= What this exercise asks =
1 – In the notes on archiving Tieba posts, what does the mobile API do to blank lines in floor text?
2 – Write what comes next in the notes on archiving Tieba posts, starting after their final sentence.

*** Supplied passage Section Begins ***

How many posts have sub-posts? How many sub-posts with more than 5 entries that need pagination? This number definitely won’t be large. Compared to implementation difficulty, abandoning is the better choice. Moreover, wayback machine itself can already archive all data except these sub-posts. We really don’t need to do it personally.

We really can’t have everything and do it perfectly. Trade-offs are necessary.

P.S: When encountering the ad problem before, I considered whether ads divs could be manually removed later. Obviously, this idea only existed in my brain for less than three seconds - archives that have been manually processed are not authentic archives and thus lose the value of archiving.

So, can we only save warc for our own use and not upload to wayback machine? This idea only lived two seconds longer than the above. After all, with the self-developed™ time machine, no one will want to replay and browse through those warc files.

P.P.S: The green bubble mentioned in the last research note is actually the 吧’s directory (吧 homepage). After testing, posts can be crawled normally. That’s enough.

January 10, 2022

Part I

Haven’t updated in a while, but actually I haven’t been idle. Been continuously updating proma in a toothpaste-squeezing fashion.

But honestly, you can tell from my state. I don’t want to write proma.

With the mobile API’s help, proma’s development difficulty has decreased a lot. It’s just that there’s one part that the mobile API can’t reach.

Simply put, floor text crawled by the mobile API will swallow blank lines. For example, if one or many lines are blank between two paragraphs, you can’t see it in the mobile API. The two paragraphs will be pressed tightly together. This is actually also the mobile app’s behavior.

This is very ugly, and more importantly, there’s information loss. And this loss shouldn’t happen, so must find a way to fix it.

My idea is to first use mobile API to crawl floors, enter into database, then use the web version to crawl all posts again, replace all text with versions with correct blank lines, and supplement signatures along the way.

The mobile crawling part is quite simple, can even be said to be a kind of enjoyment (compared to processing Tieba’s HTML). The data source is proper JSON. Although there are problems like chaotic naming and mixed in a lot of redundant data, the flaws don’t obscure the virtues. Much more comfortable than processing HTML.

But after all, still have to deal with HTML in the end. Honestly, I really don’t want to write this part, and I’m also at a loss. Over these many days, I haven’t thought of a reasonable route to implement it. Actually, it’s better to say I really hate Baidu’s HTML too much.

*** Supplied passage Section Ends ***
*** Data extracts Section Begins ***

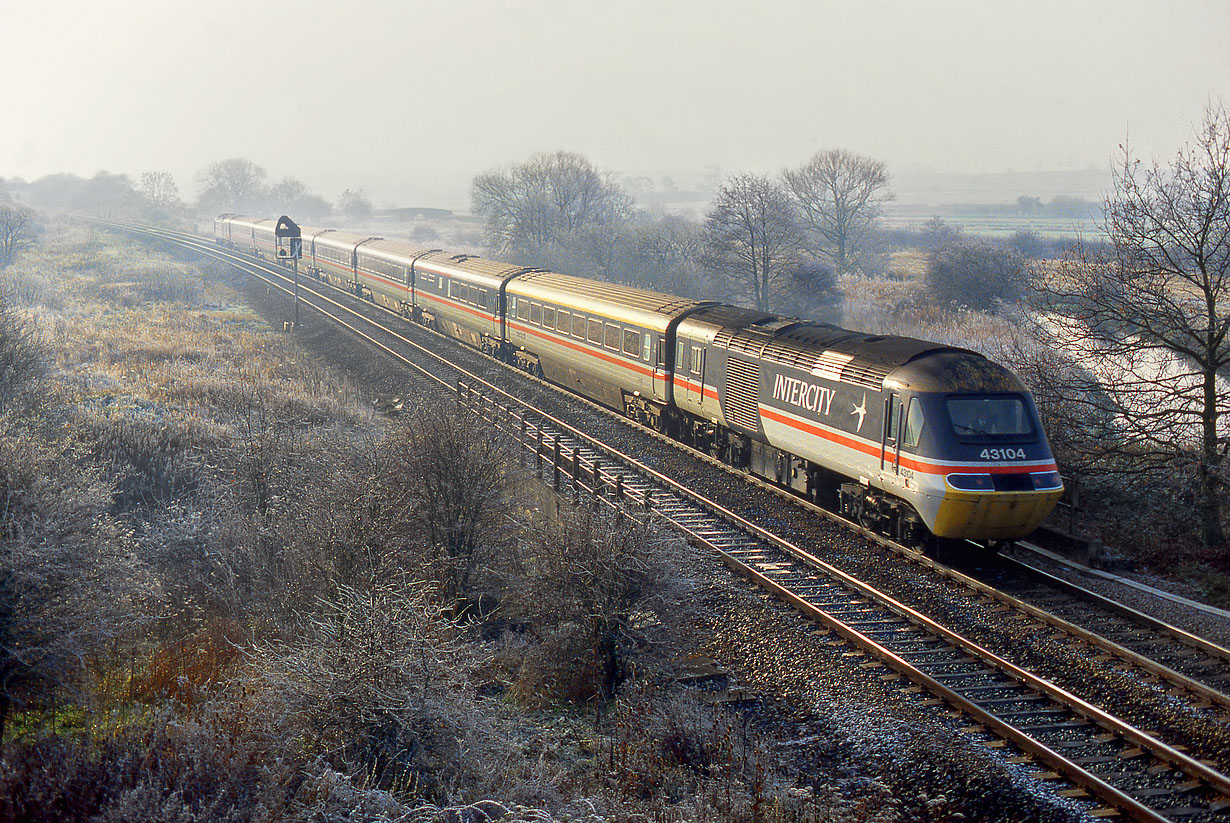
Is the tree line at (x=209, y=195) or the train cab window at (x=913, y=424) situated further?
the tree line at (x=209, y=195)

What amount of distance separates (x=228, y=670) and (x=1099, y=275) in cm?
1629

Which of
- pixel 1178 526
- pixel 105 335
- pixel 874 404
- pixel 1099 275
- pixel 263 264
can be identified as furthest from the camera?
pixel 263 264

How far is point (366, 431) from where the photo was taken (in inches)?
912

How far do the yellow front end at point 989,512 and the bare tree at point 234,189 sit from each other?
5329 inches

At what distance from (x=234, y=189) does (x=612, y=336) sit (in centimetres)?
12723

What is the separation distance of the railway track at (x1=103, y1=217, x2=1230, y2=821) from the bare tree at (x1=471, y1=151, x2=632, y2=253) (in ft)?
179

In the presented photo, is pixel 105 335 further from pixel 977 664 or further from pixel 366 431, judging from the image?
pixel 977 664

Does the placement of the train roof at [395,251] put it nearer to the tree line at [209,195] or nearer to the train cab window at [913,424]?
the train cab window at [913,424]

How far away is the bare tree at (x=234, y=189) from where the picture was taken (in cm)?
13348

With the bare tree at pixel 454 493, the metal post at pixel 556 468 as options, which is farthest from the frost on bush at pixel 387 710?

*** Data extracts Section Ends ***

= Answer list =
1 – It swallows them, so paragraphs separated by blank lines are pressed tightly together.

2 –
Then there’s a huge hidden danger I only recently realized - I don’t think the moderator is very likely to just hand over their BDUSS to others. Because I only now realize that BDUSS isn’t a token specifically for Tieba, but for all Baidu products.

For example, Baidu Netdisk.

If it were me, I would never give BDUSS to others no matter what, let alone to an internet friend who isn’t very familiar.

Then I thought, although I couldn’t find publicly available post restoration interfaces from others on Google before, maybe I can look on GitHub? As long as we can find the interface, we can make rewinder. After that, just give the finished rewinder to the moderator to run, no need to let BDUSS leave their computer.

And I really found it -

And next, we perhaps welcomed the first good news since the project was established.

Part II

Tieba-Cloud-Review/utils.py at 96fdca17c01ffcc99a686de7943ca19cf38296d1 · Starry-OvO/Tieba-Cloud-Review

This is the code with the post restoration interface. I looked for this interface for a long time. Originally thought I had to personally get the senior moderator’s BDUSS to find it. Now it’s not needed.

However, compared to what’s about to happen next, finding this treasure of a post restoration interface actually seems somewhat ordinary.

The surprise is in this repo’s README.

Excerpt:

“Developed based on client version api, which means moderators elected by the top moderator can also ban for ten days, refuse appeals, unban, and restore deleted posts (requires top moderator to allocate permissions).”

If he didn’t lie to me, this means I no longer need to find any senior moderator’s BDUSS, and don’t need to give the program to the senior moderator to run when the entire process can’t be debugged or tested.

I can complete everything.

When I saw this line, I almost cried. It’s been over a month, have we ever encountered good news? But today, we finally have a surprise, a miracle.

Of course, there’s also one thing that makes me slightly unhappy, which is that I found the method to crawl the post directory through mobile API in his code.

Following a basic theorem: Tieba’s mobile API is always better to handle than the web version. I spent a long time on the web version crawling post directory, which will definitely have to be abandoned. But it must be abandoned - the mobile API’s robustness is much better than my web-crawling grass-patch framework.

Just wasted several days. A bit annoyed.

Next thing to do is to confirm whether he lied to me, whether I can really restore deleted posts.

Revision: No offense meant to senior Starry-OvO! It’s just that this was originally private notes, so a bit unguarded in speech.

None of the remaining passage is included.